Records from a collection
· · ·
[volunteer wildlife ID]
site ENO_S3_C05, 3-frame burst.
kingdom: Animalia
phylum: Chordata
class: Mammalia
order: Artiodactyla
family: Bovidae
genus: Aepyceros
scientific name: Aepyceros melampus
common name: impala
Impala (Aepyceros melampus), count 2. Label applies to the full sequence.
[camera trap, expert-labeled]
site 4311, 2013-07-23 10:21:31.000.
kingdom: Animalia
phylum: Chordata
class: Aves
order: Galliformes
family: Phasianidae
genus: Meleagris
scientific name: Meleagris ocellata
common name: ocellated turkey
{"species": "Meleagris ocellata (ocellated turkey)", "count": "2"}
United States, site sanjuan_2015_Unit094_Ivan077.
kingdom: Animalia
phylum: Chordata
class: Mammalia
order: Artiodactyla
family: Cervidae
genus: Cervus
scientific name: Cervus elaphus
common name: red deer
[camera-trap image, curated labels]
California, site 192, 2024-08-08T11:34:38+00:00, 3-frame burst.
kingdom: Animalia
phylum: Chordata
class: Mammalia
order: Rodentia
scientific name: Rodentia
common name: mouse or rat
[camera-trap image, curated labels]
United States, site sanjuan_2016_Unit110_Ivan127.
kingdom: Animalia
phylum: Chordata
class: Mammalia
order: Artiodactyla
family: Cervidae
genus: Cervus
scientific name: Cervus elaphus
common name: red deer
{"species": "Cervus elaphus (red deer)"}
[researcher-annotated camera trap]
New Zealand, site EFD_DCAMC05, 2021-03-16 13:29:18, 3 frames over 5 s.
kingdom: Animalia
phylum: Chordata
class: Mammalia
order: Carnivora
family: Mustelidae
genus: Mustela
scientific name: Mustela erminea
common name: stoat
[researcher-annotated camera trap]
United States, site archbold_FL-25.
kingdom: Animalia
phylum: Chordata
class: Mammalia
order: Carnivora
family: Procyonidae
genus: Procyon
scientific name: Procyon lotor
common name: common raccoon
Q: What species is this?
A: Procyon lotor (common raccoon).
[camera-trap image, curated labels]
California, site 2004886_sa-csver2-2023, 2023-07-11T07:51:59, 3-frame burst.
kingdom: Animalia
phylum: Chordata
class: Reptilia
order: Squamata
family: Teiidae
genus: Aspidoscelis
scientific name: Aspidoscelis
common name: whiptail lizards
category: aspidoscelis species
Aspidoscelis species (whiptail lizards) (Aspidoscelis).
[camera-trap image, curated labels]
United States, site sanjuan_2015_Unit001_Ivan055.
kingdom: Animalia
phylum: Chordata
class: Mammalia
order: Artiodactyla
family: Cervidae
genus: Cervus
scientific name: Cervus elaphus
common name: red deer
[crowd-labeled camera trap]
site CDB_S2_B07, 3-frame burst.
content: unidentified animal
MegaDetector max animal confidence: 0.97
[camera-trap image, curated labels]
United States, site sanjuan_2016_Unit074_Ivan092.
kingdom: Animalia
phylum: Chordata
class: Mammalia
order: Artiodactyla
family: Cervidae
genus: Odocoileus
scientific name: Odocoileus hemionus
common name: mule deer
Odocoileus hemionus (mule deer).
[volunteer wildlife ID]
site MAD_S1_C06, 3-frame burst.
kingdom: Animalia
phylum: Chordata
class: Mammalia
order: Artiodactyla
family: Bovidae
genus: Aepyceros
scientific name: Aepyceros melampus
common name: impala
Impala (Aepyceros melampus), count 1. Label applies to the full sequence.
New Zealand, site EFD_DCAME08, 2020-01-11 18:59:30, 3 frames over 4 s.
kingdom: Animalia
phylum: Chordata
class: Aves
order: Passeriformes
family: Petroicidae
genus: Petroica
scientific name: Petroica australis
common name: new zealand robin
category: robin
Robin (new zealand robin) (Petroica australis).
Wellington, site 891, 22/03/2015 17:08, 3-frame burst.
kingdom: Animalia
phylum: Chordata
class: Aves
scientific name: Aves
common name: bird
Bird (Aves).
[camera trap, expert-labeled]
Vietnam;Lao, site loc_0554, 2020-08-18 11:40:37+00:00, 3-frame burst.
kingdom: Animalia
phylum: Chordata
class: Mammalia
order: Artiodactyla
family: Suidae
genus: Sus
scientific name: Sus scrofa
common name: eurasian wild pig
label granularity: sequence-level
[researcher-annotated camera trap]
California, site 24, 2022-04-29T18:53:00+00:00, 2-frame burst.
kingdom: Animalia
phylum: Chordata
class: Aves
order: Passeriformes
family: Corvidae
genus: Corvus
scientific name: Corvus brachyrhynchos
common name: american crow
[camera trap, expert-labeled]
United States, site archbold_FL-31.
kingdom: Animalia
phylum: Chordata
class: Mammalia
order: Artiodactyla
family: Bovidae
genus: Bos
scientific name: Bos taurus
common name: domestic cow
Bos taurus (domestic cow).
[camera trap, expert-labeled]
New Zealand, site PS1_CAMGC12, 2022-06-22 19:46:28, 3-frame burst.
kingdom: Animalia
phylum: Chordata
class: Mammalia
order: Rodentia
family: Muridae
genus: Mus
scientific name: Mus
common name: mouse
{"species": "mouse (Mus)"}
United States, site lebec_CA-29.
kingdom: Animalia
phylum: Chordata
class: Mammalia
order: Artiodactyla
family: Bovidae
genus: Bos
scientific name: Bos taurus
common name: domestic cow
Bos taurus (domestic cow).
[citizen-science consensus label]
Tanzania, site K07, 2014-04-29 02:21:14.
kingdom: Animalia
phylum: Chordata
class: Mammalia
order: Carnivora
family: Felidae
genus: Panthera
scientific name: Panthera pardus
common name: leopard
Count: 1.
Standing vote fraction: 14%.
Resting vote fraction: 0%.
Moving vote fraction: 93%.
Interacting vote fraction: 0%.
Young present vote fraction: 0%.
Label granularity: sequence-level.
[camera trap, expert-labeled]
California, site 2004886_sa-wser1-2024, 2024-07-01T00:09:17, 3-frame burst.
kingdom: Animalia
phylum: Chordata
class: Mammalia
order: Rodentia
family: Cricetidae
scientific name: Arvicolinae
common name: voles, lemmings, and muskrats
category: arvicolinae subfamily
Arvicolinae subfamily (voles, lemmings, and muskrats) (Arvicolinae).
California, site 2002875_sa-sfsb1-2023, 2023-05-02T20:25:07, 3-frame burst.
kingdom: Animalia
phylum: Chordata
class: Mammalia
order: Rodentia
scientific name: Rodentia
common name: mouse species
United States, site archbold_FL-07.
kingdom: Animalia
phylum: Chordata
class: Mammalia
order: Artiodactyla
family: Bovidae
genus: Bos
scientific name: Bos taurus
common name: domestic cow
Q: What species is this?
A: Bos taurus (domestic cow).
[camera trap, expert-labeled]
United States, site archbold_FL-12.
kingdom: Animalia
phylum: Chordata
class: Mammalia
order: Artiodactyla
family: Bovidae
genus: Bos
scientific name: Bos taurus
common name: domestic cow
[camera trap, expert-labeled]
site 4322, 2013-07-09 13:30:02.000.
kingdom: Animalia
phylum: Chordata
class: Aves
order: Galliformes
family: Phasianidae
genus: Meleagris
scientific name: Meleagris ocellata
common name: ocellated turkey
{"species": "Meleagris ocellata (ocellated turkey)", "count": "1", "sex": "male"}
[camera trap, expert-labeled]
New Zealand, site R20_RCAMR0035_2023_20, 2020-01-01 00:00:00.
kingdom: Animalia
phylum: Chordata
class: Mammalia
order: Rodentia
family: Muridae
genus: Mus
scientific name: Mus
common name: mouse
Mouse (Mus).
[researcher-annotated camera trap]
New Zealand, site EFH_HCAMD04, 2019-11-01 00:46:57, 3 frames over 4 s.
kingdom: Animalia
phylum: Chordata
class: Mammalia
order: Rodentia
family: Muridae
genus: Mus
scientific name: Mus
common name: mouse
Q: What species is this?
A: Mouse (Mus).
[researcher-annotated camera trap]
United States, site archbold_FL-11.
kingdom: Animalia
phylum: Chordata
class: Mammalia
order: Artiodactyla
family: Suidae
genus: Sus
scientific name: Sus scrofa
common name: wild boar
· · ·
**Goal of the exercise:** Within the records above, count the lines that include the string "vote"; state the number and nothing else.

**Response to the task:** 5